Friday, May 6, 2011
THE ENCYCLOPEDIA OF DUMB DESIGN IDEAS, THE BEAK
A selection from the Nevelson Wing collection, featuring another of the landscapes of a forgotten painter from wherever Dutch people live. As all of his paintings seem to bear alarming faults I will choose one at random. Let's say you and I examine this one!
This painting contains the BEAK ERROR! The artist has recorded this lovely summer scene just as he saw it splayed before him. The distant headland or bend in the receding lake shore becomes a thrusting beak shape. How like a sharpened hot dog it appears!
Frantically the tyro artist installed big clouds and vertical trees on one side but he just couldn't counterbalance the thrusting jagged beak. The pitiful collection of his life's work, shows that not occasionally, but every single time he was on the water he painted those beaks! The swells who frequented the better galleries would never have dreamed of buying his work!

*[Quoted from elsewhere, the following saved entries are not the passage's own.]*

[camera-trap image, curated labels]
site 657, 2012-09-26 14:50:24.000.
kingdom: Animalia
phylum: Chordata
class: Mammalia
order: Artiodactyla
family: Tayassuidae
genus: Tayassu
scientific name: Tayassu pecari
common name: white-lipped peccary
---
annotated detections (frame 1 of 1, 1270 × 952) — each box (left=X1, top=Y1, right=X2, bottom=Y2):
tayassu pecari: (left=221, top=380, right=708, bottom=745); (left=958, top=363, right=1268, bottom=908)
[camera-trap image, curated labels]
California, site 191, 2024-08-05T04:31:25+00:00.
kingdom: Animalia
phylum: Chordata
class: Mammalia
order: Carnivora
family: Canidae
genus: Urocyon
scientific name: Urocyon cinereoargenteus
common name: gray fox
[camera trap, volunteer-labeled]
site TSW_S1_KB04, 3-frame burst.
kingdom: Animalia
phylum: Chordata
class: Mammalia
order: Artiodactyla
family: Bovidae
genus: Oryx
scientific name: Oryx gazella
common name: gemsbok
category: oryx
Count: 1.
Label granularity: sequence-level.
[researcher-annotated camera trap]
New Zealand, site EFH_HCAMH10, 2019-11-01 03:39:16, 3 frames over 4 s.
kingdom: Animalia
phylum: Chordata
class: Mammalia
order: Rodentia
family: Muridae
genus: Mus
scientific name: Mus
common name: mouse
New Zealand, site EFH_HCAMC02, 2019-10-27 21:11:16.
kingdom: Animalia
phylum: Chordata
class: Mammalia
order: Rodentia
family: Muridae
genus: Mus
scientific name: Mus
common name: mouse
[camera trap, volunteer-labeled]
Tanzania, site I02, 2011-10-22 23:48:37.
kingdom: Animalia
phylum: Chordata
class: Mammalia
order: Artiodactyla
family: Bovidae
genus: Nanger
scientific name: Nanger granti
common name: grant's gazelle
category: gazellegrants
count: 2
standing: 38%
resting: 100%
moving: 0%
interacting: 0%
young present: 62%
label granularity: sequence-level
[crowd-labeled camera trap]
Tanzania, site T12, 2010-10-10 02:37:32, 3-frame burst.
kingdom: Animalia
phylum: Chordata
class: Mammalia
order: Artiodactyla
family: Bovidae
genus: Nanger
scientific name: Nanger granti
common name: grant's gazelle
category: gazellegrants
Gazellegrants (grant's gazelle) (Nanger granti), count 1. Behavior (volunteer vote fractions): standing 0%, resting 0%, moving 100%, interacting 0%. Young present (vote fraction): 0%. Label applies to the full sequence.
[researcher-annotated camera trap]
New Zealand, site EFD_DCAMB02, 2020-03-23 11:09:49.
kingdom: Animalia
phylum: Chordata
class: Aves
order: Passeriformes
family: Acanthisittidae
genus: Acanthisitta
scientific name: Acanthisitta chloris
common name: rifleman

It's a shame no one was there to stop our artist friend so long ago, before he had painted dozens if not hundreds of paintings, with large, prominent beak structures amidships. You see, the shapes around a river or a small bay have that same appearance everywhere. They occur nearly every time you are on a body of water, they are ubiquitous. But they invite one to make a giant dagger shape right in the middle of your canvas. And while one or two beakish designs "might" enhance a show, too many would be unsettling, and none would be the ideal.
I have personally painted an enormous number of beaks, particularly in Acadia National Park. I have at once to believe I have control over beakyness and then suddenly I have made another. So whether at your compliance officers lakeshore cottage or tethered to the rocks of a tumultuous sea, do be careful of the beak.